*Task item*
Leave the images aside and output every entry exactly.
*** Data records ***
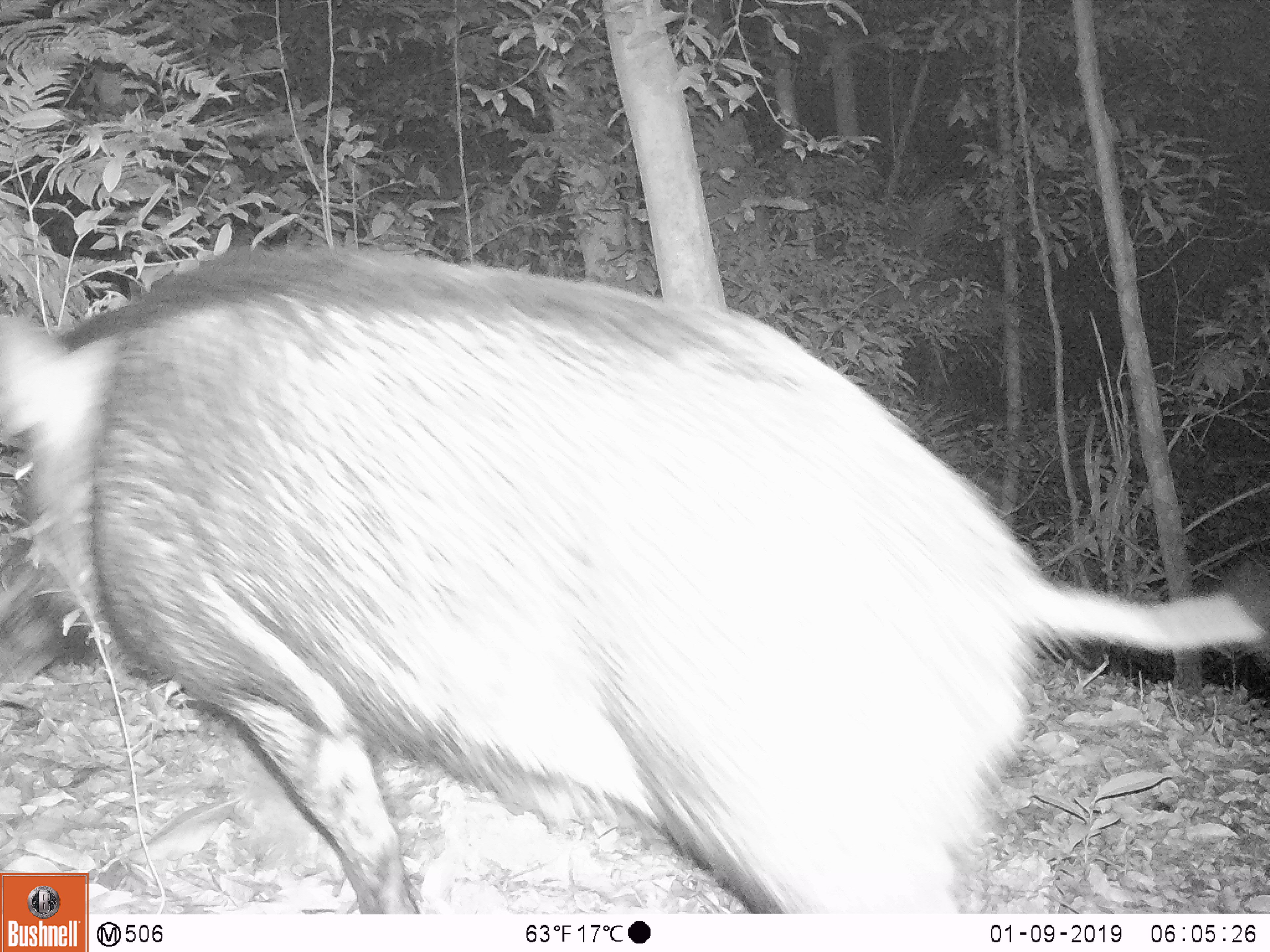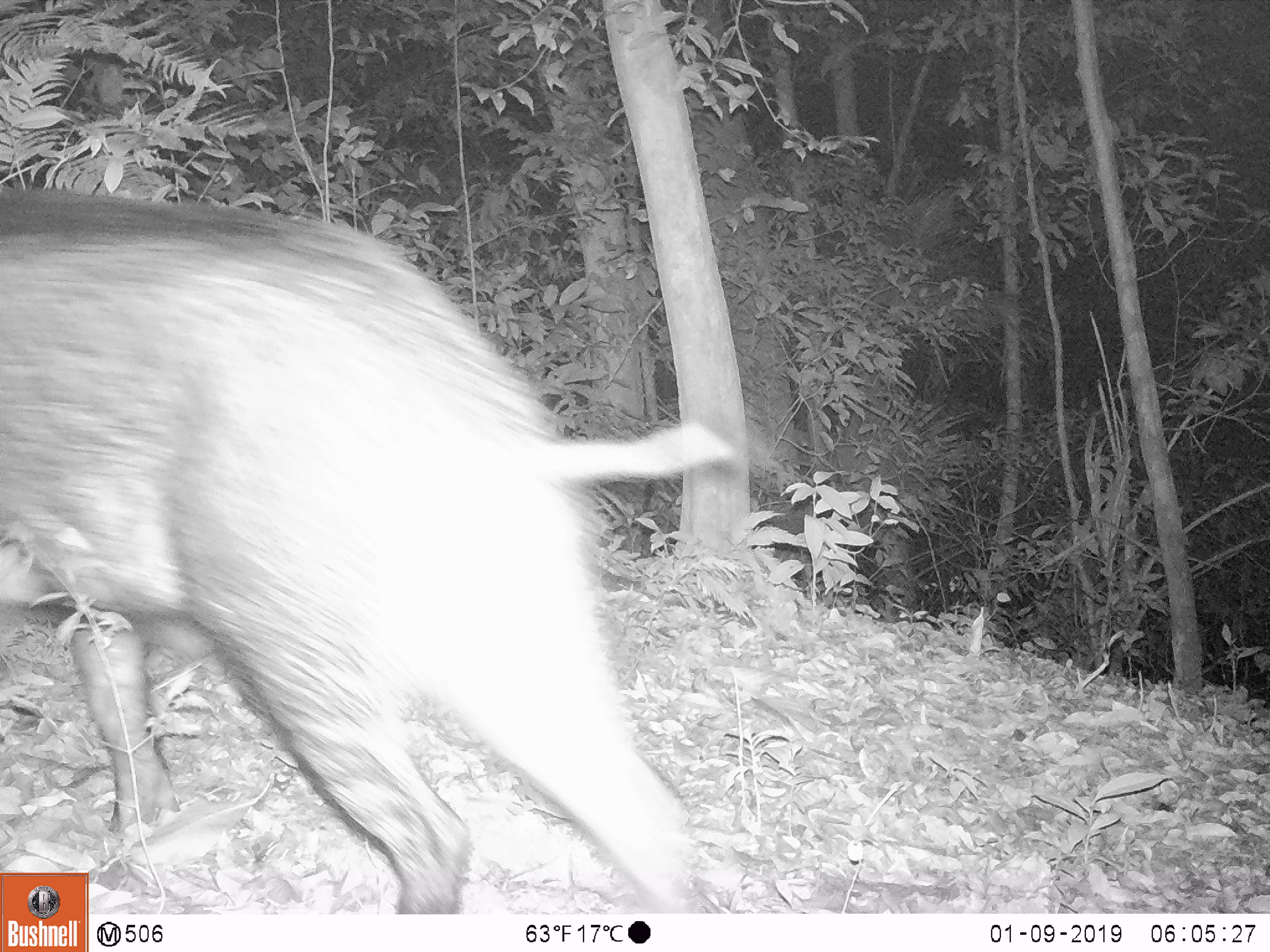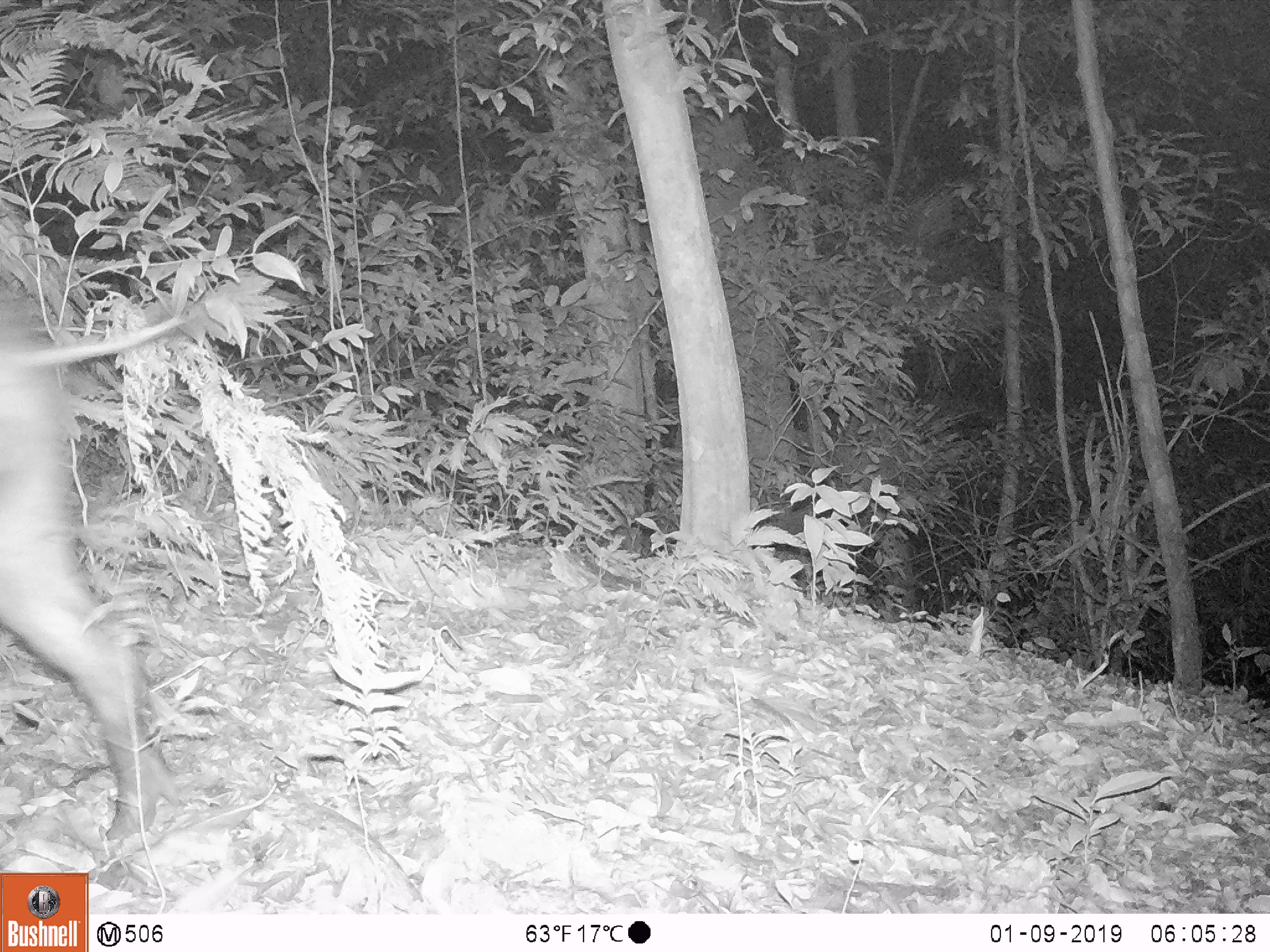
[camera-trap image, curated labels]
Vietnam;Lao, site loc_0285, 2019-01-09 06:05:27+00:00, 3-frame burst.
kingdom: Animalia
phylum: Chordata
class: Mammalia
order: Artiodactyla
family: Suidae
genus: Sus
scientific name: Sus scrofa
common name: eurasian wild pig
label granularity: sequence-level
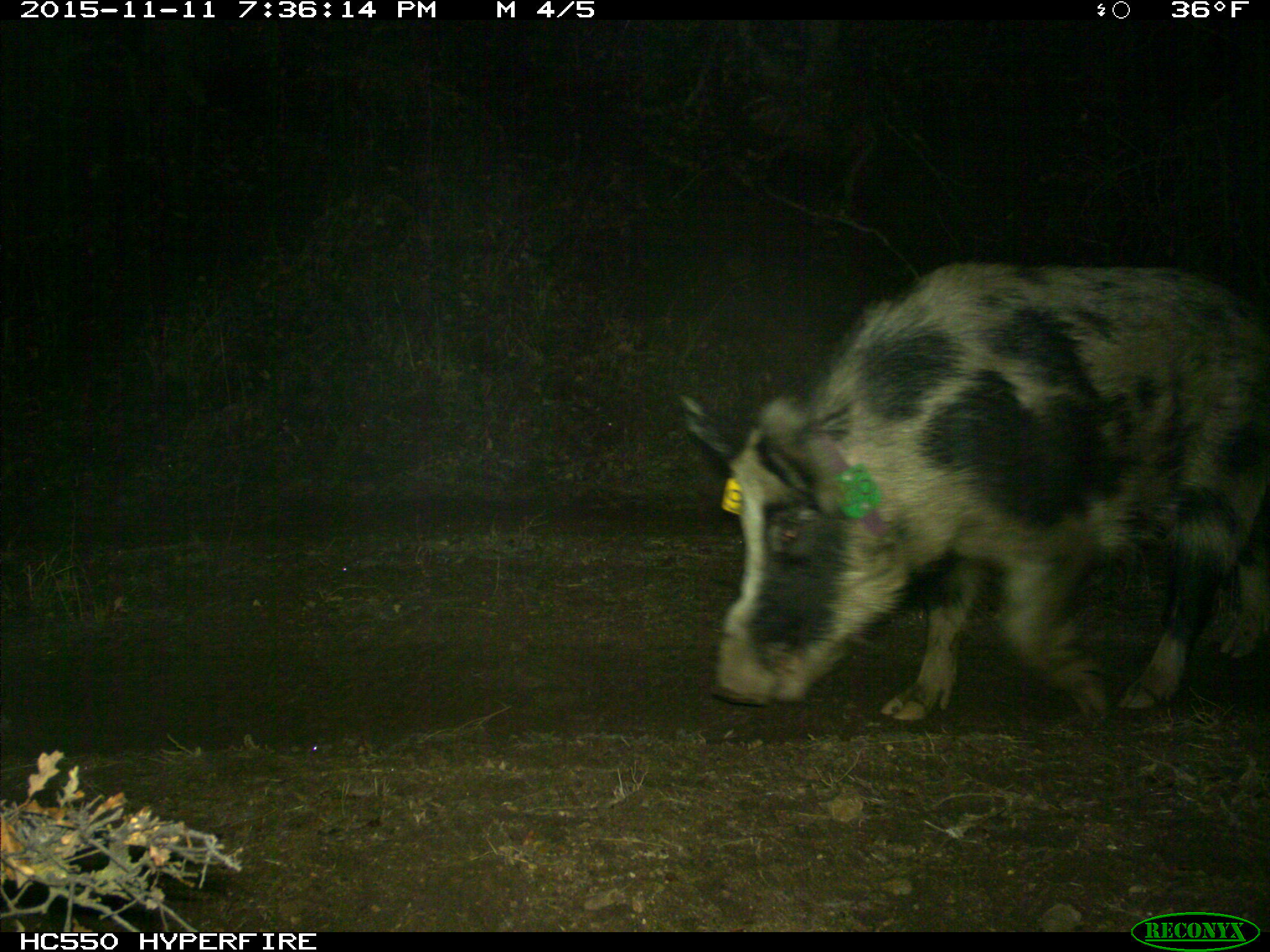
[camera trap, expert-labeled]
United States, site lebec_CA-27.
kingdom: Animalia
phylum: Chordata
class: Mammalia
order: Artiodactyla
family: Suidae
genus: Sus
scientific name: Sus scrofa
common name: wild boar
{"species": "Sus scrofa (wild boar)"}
*** End of Data records ***
*Exercise response*
[camera-trap image, curated labels]
Vietnam;Lao, site loc_0285, 2019-01-09 06:05:27+00:00, 3-frame burst.
kingdom: Animalia
phylum: Chordata
class: Mammalia
order: Artiodactyla
family: Suidae
genus: Sus
scientific name: Sus scrofa
common name: eurasian wild pig
label granularity: sequence-level
[camera trap, expert-labeled]
United States, site lebec_CA-27.
kingdom: Animalia
phylum: Chordata
class: Mammalia
order: Artiodactyla
family: Suidae
genus: Sus
scientific name: Sus scrofa
common name: wild boar
{"species": "Sus scrofa (wild boar)"}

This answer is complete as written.